> **PROBLEM TO WORK ON**: Pull each line containing "site" out of the data and copy it.

> **MATERIAL PROVIDED**:
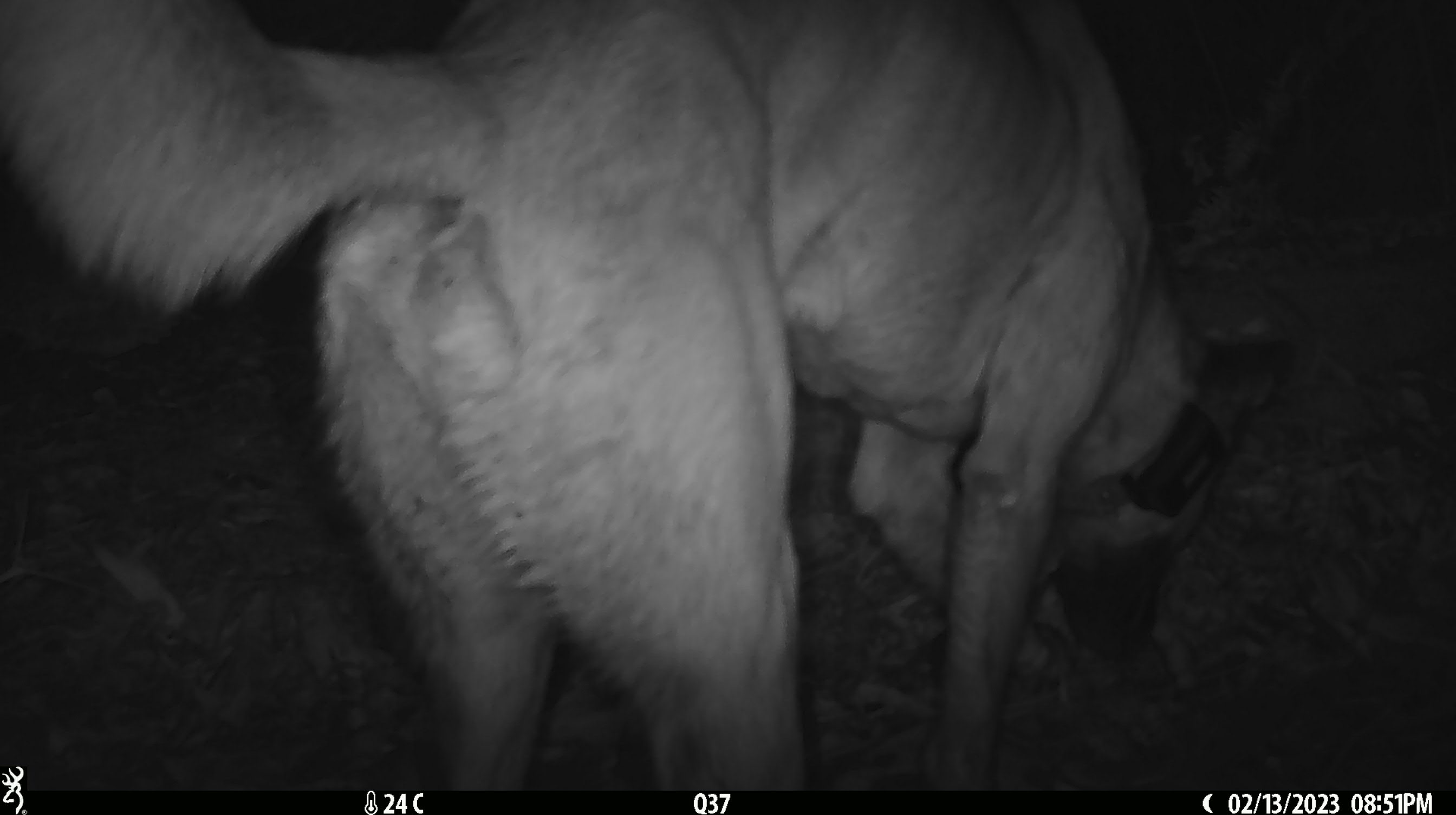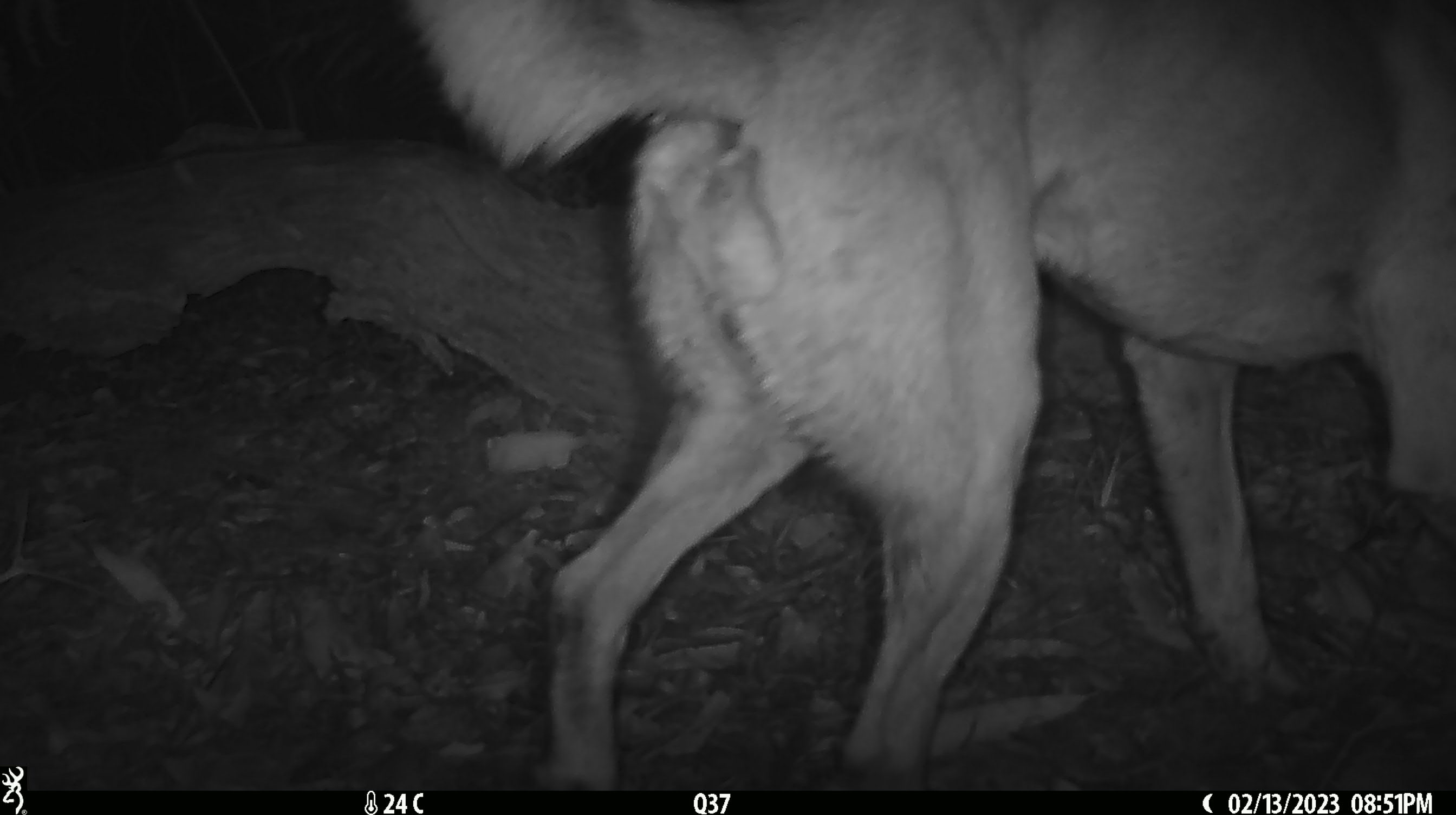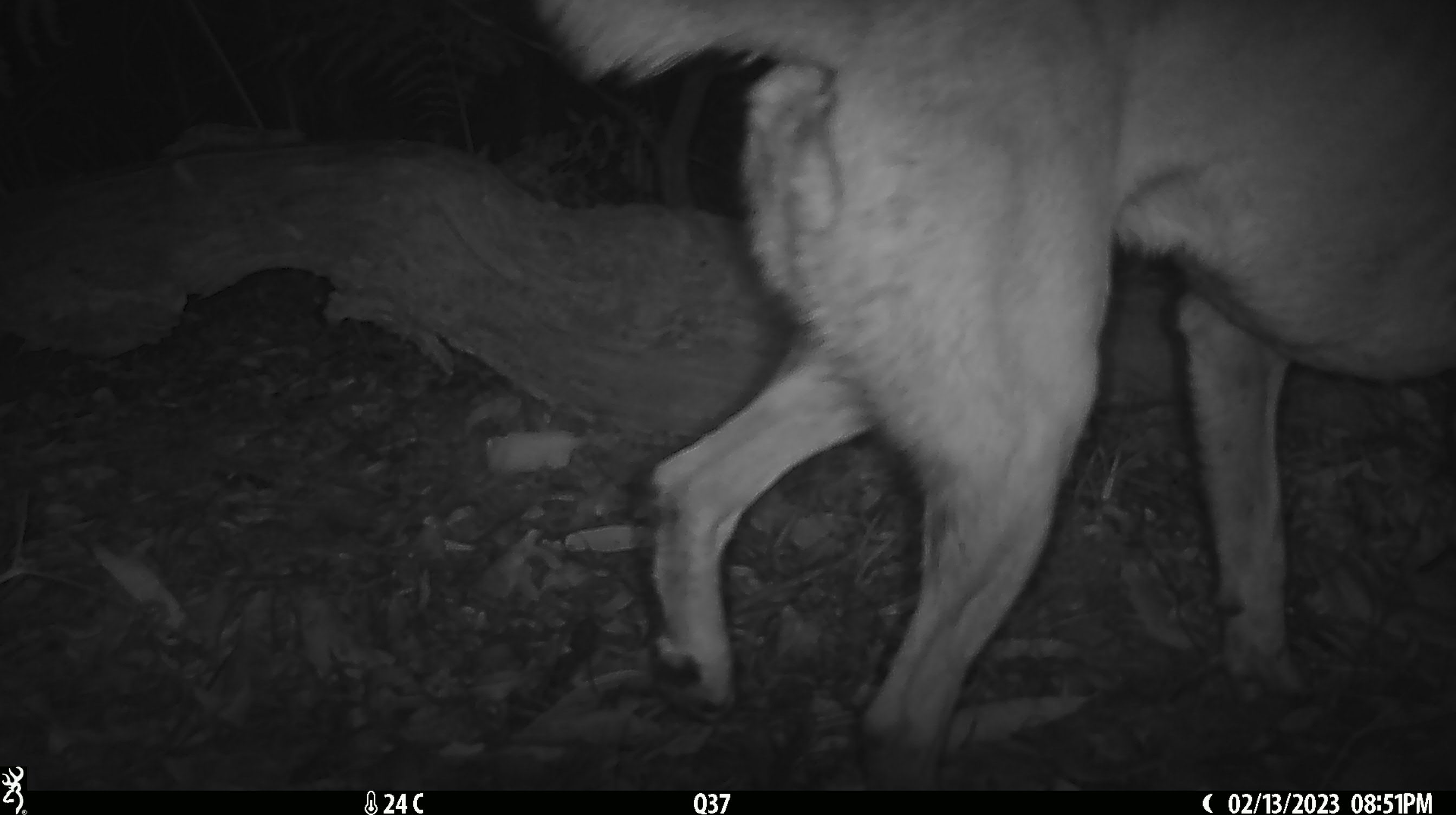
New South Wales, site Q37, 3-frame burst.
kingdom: Animalia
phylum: Chordata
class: Mammalia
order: Carnivora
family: Canidae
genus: Canis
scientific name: Canis familiaris dingo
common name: dingo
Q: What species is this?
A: Dingo (Canis familiaris dingo).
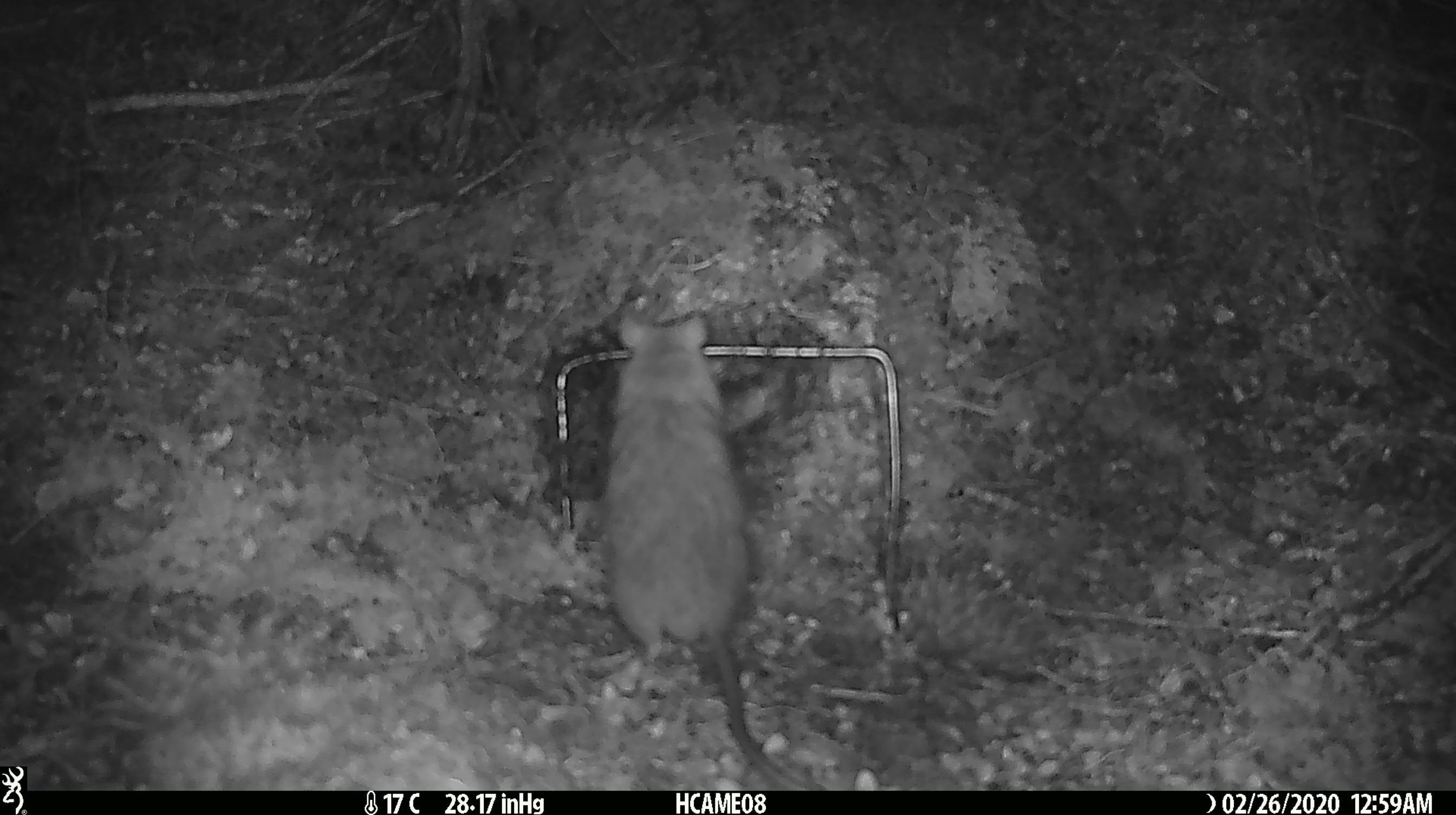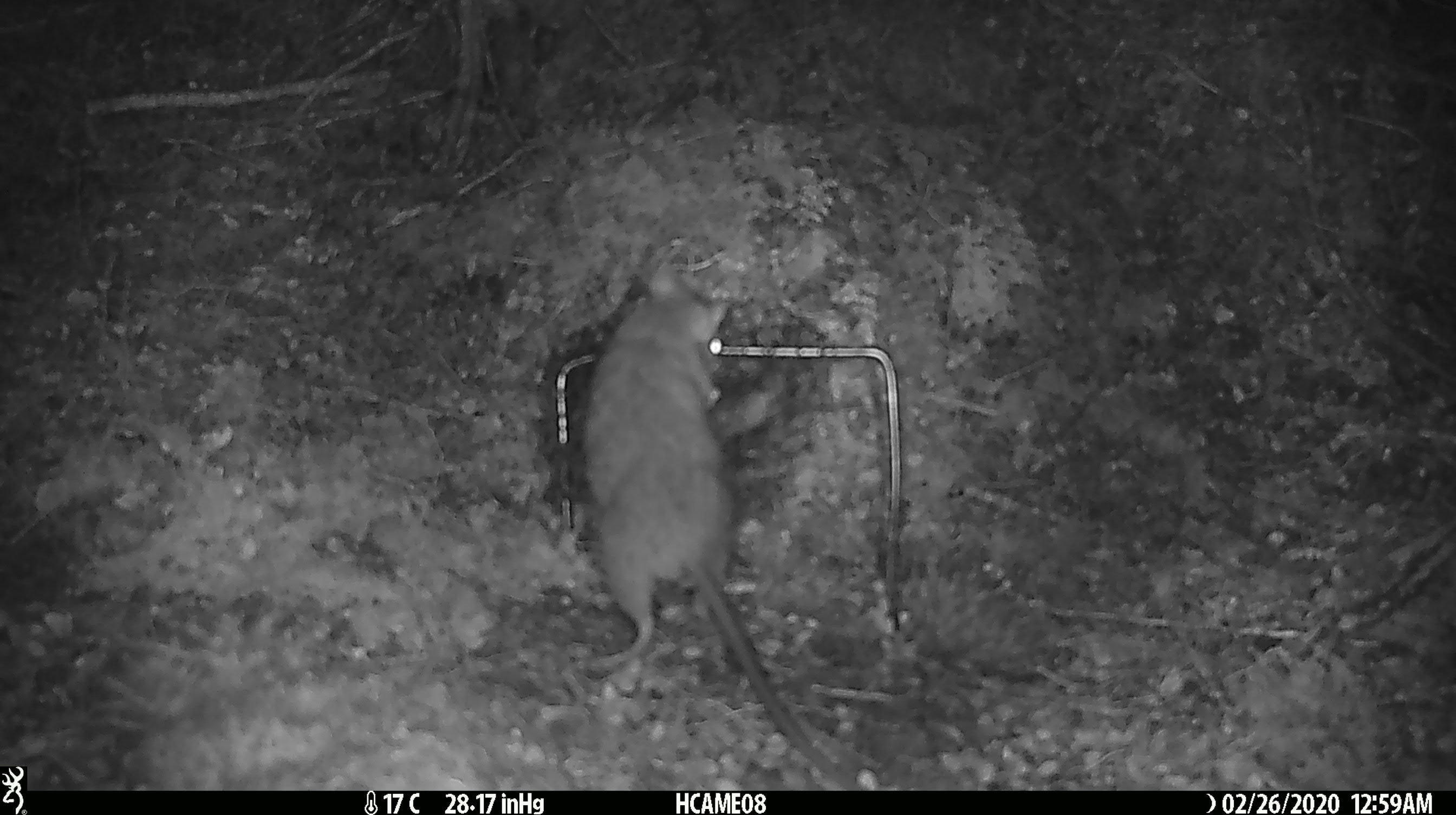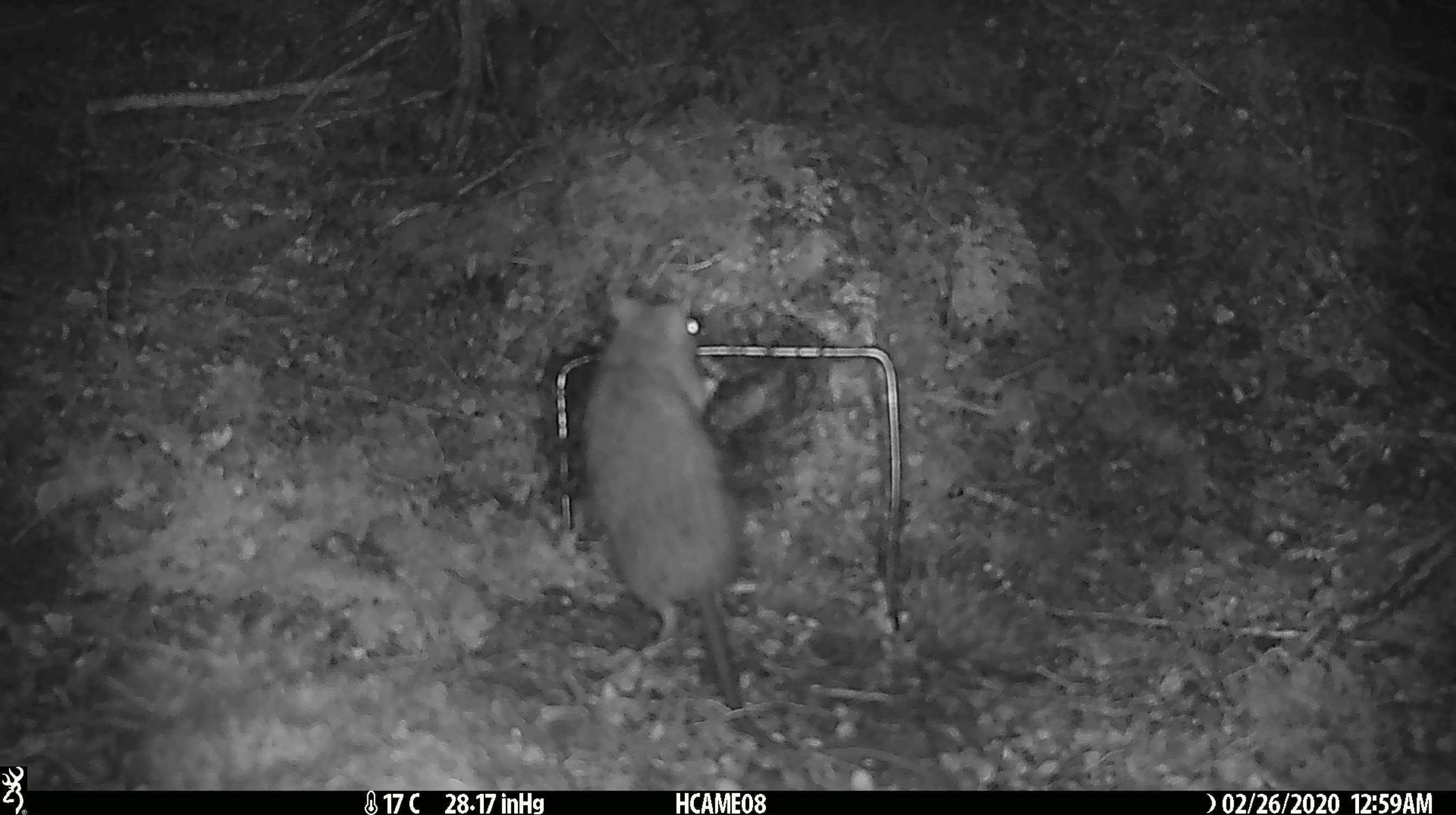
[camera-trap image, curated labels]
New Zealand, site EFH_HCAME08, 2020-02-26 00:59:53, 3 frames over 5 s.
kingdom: Animalia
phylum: Chordata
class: Mammalia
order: Rodentia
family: Muridae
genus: Rattus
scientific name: Rattus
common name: rat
Rat (Rattus).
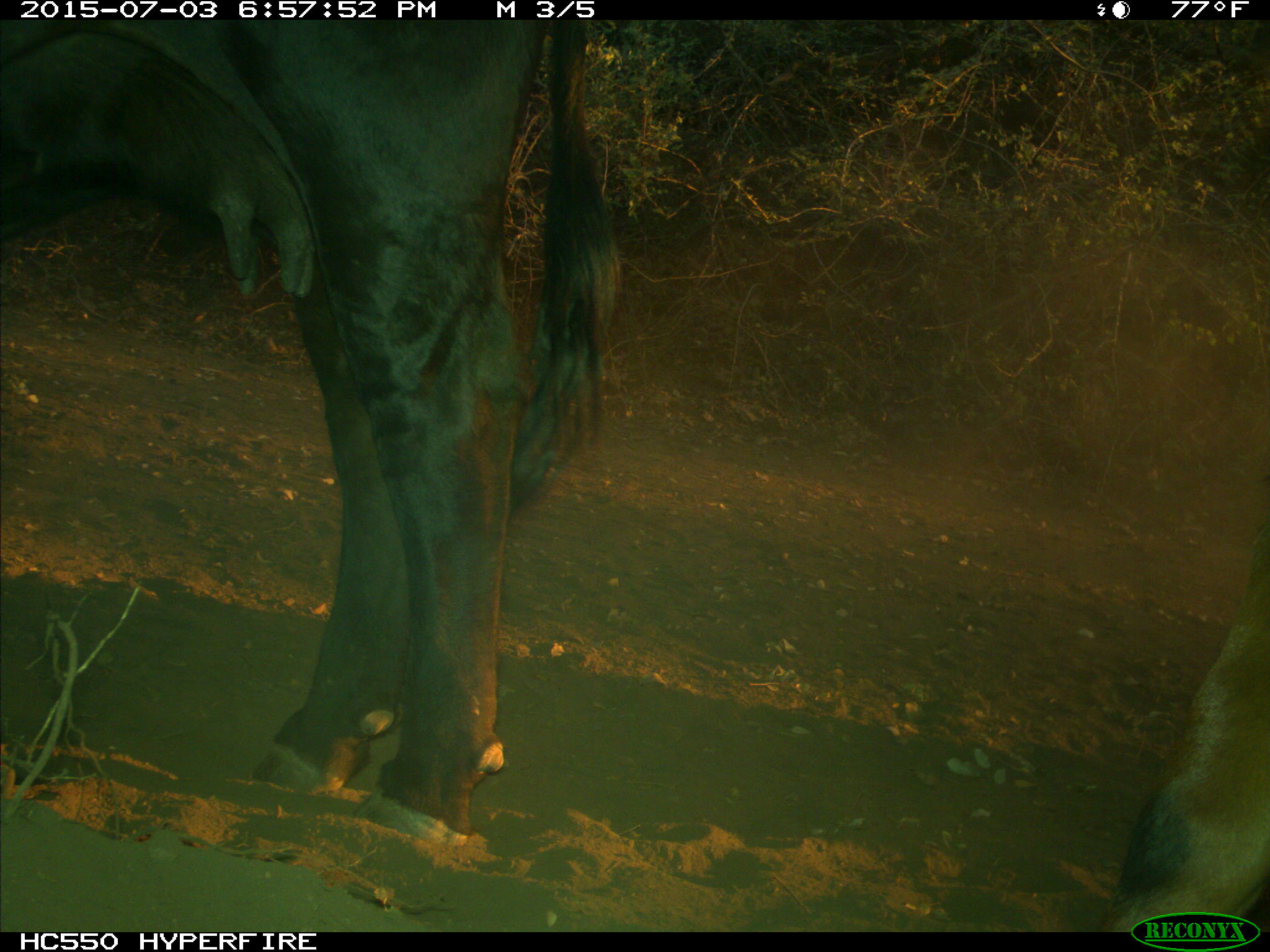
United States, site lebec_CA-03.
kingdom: Animalia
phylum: Chordata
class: Mammalia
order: Artiodactyla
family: Bovidae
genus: Bos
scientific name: Bos taurus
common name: domestic cow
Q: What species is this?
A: Bos taurus (domestic cow).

> **SOLUTION TO THE EXERCISE**:
New South Wales, site Q37, 3-frame burst.
New Zealand, site EFH_HCAME08, 2020-02-26 00:59:53, 3 frames over 5 s.
United States, site lebec_CA-03.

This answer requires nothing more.